STATED EXERCISE: Copy out exactly each line from the line with "Of pixel 531" through the last line of the material below.

** BEGIN **

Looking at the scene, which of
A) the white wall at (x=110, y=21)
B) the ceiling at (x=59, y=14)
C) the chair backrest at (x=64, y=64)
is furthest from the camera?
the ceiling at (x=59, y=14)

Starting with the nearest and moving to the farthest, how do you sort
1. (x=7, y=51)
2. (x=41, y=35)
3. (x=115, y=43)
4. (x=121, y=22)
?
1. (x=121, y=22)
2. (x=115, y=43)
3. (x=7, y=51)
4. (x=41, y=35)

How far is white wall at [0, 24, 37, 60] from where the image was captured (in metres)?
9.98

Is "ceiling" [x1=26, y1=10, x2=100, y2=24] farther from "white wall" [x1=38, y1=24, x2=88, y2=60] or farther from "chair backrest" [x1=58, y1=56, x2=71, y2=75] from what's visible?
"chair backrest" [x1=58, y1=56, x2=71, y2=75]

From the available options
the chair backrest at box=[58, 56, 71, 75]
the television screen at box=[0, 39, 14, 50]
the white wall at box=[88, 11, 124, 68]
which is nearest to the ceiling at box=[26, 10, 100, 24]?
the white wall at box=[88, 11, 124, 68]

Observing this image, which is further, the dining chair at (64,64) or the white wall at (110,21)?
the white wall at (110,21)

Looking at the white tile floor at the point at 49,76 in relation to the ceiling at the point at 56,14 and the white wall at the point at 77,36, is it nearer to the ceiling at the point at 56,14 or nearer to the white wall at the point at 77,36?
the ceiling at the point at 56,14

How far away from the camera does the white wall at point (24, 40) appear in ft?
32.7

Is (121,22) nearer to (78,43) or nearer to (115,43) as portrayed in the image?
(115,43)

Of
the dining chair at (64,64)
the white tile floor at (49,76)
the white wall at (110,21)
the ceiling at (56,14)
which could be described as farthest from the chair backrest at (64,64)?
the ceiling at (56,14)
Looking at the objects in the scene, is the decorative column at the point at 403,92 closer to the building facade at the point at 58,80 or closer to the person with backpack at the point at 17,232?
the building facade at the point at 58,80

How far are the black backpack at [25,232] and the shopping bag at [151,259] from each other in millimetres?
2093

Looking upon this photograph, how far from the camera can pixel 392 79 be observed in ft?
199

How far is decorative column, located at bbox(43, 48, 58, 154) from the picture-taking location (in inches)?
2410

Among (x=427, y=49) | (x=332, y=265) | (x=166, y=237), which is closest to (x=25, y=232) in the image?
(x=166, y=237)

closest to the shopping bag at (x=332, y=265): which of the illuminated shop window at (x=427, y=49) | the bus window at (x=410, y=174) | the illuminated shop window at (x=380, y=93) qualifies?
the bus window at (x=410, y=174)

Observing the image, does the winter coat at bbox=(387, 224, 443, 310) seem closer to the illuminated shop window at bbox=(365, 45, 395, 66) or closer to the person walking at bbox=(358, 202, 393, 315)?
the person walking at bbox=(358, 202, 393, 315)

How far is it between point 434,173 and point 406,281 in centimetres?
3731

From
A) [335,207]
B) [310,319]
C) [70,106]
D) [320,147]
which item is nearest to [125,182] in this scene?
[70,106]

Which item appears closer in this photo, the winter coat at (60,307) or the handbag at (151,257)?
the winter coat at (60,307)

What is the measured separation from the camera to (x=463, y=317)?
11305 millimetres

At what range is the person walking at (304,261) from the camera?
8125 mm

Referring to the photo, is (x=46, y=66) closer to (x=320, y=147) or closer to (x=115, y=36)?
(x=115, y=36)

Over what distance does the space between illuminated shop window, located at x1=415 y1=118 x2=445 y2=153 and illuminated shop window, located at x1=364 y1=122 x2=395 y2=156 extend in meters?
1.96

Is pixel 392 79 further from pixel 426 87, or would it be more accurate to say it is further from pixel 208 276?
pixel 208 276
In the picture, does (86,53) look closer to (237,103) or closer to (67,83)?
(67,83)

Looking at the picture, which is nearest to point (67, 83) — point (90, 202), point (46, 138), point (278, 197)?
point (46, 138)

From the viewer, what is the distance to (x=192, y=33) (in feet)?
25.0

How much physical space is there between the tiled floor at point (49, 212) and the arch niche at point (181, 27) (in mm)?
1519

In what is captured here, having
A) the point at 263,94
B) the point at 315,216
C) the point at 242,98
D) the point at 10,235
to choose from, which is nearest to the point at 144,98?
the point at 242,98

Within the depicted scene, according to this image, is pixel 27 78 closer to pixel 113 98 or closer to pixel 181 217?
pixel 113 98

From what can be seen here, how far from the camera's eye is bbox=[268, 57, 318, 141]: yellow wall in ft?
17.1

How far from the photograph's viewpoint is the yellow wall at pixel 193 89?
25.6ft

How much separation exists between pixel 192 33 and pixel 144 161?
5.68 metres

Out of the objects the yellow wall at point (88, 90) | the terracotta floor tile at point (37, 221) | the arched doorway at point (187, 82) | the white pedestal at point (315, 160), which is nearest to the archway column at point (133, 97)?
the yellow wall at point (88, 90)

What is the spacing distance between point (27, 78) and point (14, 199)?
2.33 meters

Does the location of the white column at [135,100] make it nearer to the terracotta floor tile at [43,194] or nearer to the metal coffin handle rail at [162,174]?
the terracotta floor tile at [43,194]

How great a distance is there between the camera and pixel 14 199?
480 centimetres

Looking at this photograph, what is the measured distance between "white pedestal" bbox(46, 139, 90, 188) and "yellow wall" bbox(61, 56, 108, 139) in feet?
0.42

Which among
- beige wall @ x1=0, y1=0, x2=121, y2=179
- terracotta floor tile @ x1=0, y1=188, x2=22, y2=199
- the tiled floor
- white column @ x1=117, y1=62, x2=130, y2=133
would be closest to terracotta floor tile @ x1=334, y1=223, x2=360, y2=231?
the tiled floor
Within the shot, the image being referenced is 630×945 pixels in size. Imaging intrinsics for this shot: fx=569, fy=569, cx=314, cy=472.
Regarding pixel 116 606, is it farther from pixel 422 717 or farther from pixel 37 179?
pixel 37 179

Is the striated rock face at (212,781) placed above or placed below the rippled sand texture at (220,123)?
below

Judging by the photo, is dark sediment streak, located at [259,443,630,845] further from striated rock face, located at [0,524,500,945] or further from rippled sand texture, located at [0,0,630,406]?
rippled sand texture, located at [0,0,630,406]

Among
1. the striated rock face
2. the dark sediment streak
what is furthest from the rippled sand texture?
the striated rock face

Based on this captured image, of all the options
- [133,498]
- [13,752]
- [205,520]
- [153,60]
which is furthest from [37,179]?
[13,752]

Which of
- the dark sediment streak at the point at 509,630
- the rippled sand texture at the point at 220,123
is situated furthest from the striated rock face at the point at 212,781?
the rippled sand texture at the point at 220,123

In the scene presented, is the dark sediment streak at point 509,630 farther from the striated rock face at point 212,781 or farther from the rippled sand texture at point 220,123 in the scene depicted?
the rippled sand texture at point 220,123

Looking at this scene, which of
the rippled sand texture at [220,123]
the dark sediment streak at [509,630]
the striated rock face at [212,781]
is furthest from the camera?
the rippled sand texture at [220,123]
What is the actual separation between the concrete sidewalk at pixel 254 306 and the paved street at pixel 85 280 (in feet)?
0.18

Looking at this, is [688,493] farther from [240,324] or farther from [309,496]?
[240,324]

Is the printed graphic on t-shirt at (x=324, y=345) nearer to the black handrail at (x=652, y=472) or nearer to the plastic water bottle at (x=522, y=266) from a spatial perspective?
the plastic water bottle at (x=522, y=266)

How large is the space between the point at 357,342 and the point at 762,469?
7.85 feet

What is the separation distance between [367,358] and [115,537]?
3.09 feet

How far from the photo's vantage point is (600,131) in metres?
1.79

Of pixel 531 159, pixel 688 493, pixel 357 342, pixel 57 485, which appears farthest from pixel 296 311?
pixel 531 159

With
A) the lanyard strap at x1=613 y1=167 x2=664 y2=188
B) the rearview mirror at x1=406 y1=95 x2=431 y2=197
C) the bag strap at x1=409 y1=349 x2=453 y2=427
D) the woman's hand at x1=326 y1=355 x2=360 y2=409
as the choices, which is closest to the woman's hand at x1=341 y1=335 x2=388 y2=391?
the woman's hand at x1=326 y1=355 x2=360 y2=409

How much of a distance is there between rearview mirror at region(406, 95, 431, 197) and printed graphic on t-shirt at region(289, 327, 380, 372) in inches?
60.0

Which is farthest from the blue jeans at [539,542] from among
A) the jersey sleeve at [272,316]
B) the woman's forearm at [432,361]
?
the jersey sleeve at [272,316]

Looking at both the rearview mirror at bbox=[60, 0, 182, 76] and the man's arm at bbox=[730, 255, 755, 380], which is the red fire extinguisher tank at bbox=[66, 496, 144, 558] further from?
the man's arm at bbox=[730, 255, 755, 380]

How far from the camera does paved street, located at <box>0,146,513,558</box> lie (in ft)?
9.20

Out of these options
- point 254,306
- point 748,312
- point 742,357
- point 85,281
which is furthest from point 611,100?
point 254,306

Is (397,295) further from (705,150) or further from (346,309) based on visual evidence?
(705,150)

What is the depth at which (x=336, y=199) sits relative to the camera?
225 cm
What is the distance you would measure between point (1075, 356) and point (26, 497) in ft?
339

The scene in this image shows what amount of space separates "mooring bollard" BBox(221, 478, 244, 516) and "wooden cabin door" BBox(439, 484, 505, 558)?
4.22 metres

** END **

TASK ANSWER:
Of pixel 531 159, pixel 688 493, pixel 357 342, pixel 57 485, which appears farthest from pixel 296 311?
pixel 531 159

With
A) the lanyard strap at x1=613 y1=167 x2=664 y2=188
B) the rearview mirror at x1=406 y1=95 x2=431 y2=197
C) the bag strap at x1=409 y1=349 x2=453 y2=427
D) the woman's hand at x1=326 y1=355 x2=360 y2=409
as the choices, which is closest to the woman's hand at x1=341 y1=335 x2=388 y2=391?
the woman's hand at x1=326 y1=355 x2=360 y2=409

How much of a distance is there between rearview mirror at region(406, 95, 431, 197) and printed graphic on t-shirt at region(289, 327, 380, 372) in inches?
60.0

Which is farthest from the blue jeans at [539,542] from among
A) the jersey sleeve at [272,316]
B) the woman's forearm at [432,361]
?
the jersey sleeve at [272,316]

Looking at both the rearview mirror at bbox=[60, 0, 182, 76] and the man's arm at bbox=[730, 255, 755, 380], which is the red fire extinguisher tank at bbox=[66, 496, 144, 558] further from?
the man's arm at bbox=[730, 255, 755, 380]

How far from the camera does paved street, located at <box>0,146,513,558</box> lie (in ft)?
9.20

Out of these options
- point 254,306
- point 748,312
- point 742,357
- point 85,281
which is furthest from point 611,100?
point 254,306

Is (397,295) further from (705,150) or further from (346,309) based on visual evidence?
(705,150)

What is the depth at which (x=336, y=199) sits relative to the camera?
225 cm
What is the distance you would measure between point (1075, 356) and point (26, 497) in ft?
339

The scene in this image shows what amount of space separates "mooring bollard" BBox(221, 478, 244, 516) and "wooden cabin door" BBox(439, 484, 505, 558)?
4.22 metres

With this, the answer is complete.